Indonesia—Orangutan Conservation Services Program (OCSP)

Client: U.S. Agency for International Development

Duration: 2007-2010

Region: Asia and the Pacific

Country: Indonesia

Solutions: Environment and Energy

OCSP addressed the major threats driving orangutan extinction: forest conversion, unsustainable logging, and wildlife trafficking. To do so, the project formed and strengthened partnerships with 40 international and local organizations, private sector partners, government institutions, and communities, which together supported the design and establishment of best management practices for key habitat conservation of wild orangutan populations.

Sample Activities

  • Support the first revision in 20 years of nine major national laws and regulations that combat habitat destruction and strengthen community monitoring of illegal forest activities.
  • Generate private sector support for orangutan conservation.
  • Conduct aggressive communications raising awareness of the importance of forest conservation for biodiversity preservation and climate change issues.

Select Results

  • Active in 3.5 million hectares, covering 40 percent of Indonesia’s orangutan habitat, the project improved management of 1.3 million hectares critical for orangutans and many of Indonesia’s other globally important species.
  • Convened key actors across various sectors to provide input into the Ministry of Forestry’s National Orangutan Strategy and Action Plan 2007–2017, which was announced by the Indonesian President at the United Nations Climate Change Conference in Bali in 2007, and incorporates public, private, and local interests and commits the Indonesian government to stabilizing all orangutan populations by 2017.
  • A key victory in East Kalimantan saw the indigenous Dayak people of Wehea awarded Indonesia’s highest environmental honor for protecting and managing 38,000 hectares of rainforest from lowland to mountain. The area—an important water and medicinal plant source for the Wehea people and home to 500 to 750 orangutans—was declared protected by the local government, which helped fund its management while private firms helped fund infrastructure.

## DATA PROVIDED
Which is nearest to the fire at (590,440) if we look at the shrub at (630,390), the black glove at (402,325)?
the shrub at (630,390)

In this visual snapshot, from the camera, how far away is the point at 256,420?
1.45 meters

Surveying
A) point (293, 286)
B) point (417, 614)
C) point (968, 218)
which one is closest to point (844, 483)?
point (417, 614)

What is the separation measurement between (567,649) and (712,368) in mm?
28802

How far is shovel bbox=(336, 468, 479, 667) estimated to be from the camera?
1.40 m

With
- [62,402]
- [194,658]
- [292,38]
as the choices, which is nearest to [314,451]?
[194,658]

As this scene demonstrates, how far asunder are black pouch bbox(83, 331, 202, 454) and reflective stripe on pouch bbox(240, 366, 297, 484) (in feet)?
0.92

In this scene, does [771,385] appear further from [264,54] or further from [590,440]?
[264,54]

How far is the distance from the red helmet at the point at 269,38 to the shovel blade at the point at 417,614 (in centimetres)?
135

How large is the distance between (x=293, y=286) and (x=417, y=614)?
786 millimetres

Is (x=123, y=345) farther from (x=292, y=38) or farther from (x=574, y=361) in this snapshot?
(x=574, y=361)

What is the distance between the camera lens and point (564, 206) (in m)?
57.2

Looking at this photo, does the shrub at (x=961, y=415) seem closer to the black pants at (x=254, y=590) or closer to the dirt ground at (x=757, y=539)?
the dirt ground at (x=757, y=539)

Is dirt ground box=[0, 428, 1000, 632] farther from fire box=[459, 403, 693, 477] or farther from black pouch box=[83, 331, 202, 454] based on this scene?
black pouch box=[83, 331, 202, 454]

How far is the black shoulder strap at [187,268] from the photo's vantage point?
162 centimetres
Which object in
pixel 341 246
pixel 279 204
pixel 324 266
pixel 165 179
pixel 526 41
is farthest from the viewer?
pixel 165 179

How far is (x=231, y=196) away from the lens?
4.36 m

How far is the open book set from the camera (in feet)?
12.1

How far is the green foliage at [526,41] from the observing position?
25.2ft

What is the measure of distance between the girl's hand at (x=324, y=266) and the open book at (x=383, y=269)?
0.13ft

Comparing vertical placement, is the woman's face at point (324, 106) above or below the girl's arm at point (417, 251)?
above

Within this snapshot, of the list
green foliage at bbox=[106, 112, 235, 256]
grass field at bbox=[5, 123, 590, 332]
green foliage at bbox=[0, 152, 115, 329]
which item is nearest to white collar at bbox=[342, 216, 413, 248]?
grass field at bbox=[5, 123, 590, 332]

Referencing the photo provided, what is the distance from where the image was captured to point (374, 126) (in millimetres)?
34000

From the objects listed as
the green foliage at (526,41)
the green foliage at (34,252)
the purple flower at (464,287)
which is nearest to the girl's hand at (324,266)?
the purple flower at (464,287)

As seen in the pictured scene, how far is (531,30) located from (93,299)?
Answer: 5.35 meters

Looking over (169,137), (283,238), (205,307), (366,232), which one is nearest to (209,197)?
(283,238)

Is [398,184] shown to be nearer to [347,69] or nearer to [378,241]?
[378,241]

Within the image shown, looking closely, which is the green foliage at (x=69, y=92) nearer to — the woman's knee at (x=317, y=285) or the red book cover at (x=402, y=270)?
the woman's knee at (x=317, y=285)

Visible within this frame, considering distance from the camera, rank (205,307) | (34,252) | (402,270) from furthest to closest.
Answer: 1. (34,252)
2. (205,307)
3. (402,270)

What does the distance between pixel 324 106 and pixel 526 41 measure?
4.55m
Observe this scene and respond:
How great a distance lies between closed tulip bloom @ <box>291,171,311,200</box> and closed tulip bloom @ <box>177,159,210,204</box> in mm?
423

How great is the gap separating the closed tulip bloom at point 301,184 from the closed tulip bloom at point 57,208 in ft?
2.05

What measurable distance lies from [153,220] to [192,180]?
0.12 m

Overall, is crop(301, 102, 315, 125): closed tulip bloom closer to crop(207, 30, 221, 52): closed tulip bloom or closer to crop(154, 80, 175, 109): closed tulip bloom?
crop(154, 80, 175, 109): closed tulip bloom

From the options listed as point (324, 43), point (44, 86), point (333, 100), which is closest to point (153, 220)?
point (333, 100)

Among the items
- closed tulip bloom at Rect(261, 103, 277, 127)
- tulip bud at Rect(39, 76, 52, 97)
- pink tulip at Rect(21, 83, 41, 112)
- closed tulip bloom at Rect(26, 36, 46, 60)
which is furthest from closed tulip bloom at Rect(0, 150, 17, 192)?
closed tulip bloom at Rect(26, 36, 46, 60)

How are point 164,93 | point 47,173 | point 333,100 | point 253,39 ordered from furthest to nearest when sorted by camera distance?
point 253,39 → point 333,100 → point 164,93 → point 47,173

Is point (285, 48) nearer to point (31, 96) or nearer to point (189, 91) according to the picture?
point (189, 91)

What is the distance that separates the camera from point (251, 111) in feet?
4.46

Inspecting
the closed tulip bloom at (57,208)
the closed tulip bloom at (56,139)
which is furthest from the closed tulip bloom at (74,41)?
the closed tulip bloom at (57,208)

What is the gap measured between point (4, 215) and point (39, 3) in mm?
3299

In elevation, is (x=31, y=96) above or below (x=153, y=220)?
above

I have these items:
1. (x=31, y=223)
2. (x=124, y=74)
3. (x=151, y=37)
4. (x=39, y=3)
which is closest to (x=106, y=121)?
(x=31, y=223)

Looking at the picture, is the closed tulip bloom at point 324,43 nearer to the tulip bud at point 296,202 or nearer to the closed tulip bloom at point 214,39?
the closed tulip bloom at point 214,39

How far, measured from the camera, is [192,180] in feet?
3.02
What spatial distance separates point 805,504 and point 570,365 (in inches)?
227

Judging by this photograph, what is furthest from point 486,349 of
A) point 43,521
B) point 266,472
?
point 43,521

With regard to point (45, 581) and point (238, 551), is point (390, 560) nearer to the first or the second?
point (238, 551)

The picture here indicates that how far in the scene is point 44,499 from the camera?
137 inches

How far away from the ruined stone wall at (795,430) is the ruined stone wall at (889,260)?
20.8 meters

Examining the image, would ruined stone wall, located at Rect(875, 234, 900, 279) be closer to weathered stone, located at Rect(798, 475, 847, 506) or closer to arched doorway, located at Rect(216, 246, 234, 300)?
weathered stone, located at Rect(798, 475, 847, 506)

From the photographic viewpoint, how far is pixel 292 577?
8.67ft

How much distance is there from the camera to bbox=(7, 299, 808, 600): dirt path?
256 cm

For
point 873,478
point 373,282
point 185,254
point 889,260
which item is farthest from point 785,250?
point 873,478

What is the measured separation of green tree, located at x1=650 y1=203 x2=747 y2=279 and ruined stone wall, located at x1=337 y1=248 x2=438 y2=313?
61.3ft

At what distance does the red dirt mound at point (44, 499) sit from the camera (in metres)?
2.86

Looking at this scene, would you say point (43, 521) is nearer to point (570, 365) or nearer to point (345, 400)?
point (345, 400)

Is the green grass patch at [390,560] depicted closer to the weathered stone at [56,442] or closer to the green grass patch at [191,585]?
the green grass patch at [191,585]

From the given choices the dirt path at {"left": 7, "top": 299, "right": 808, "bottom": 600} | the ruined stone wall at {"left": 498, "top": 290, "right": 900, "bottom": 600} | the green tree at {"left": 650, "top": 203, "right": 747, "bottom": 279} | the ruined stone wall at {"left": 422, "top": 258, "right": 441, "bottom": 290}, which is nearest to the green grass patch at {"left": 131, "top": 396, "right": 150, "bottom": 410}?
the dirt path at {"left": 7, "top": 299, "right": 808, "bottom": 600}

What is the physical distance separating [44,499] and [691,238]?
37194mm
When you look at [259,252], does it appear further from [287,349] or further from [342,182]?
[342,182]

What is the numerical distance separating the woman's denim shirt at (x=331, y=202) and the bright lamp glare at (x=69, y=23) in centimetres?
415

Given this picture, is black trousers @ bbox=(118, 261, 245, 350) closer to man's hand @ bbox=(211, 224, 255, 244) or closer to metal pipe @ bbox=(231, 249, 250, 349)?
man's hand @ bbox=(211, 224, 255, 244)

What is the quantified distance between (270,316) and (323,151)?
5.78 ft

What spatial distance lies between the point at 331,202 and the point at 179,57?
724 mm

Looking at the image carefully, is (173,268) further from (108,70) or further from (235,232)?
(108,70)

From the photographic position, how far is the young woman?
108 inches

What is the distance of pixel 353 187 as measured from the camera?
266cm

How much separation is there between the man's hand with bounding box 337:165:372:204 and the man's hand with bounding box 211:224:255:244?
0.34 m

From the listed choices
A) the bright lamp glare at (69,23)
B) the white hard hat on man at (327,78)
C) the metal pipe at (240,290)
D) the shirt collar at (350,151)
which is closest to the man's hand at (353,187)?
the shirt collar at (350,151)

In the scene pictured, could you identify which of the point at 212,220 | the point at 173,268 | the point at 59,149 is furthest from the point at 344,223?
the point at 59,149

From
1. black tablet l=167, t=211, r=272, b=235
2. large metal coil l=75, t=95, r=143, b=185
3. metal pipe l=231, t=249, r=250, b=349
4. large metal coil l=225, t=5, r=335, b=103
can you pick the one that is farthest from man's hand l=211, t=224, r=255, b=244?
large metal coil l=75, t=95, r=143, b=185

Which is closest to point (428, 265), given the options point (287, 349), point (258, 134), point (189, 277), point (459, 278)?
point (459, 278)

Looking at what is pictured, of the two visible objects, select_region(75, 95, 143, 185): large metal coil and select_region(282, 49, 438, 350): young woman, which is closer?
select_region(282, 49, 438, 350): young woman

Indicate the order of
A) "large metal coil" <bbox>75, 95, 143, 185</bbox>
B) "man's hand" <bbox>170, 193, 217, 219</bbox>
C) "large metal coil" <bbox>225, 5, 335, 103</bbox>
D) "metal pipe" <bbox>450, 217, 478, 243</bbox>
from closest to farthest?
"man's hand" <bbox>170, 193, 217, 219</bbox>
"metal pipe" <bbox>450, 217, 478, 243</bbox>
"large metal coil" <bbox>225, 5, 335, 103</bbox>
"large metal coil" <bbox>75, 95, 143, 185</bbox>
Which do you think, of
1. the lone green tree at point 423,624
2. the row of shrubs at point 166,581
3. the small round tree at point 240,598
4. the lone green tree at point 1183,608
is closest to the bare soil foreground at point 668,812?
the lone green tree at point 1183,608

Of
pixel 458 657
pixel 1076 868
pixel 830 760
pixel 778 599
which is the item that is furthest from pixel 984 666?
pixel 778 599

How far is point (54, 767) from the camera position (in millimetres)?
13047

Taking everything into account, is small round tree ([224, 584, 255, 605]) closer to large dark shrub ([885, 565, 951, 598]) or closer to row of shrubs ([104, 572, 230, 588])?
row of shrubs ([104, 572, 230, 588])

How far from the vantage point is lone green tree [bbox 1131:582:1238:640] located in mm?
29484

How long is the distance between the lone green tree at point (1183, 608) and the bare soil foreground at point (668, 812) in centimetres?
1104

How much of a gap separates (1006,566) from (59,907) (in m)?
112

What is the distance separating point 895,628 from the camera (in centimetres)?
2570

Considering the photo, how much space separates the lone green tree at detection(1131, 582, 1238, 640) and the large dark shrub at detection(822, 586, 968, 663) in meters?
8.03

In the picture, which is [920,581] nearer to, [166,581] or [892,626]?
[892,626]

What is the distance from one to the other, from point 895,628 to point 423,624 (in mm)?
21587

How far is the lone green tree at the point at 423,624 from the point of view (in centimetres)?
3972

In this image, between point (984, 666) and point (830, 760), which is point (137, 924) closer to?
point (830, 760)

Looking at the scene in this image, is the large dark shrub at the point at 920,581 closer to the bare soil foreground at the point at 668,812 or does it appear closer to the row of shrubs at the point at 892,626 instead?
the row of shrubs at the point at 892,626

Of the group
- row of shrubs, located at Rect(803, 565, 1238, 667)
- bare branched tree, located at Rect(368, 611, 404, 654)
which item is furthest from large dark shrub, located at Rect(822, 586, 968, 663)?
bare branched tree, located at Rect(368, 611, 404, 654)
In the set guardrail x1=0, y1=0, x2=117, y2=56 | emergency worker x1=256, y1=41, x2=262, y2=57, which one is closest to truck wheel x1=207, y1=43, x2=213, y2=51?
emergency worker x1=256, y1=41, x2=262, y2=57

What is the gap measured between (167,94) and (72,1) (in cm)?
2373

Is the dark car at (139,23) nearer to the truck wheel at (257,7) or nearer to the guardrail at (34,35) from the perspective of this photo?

## THE PROBLEM
For each statement, say whether it agrees with the orangutan conservation program page, answering yes or no and quoting the words of the page that decide it. 1. The project worked with partners that included private sector firms and government institutions. 2. The project was active across all of Indonesia's orangutan habitat. 3. The protected Wehea area is home to 500 to 750 orangutans.

## SOLVED PROBLEM
1. Yes: "formed and strengthened partnerships with 40 international and local organizations, private sector partners, government institutions, and communities"
2. No: "Active in 3.5 million hectares, covering 40 percent of Indonesia’s orangutan habitat"
3. Yes: "home to 500 to 750 orangutans"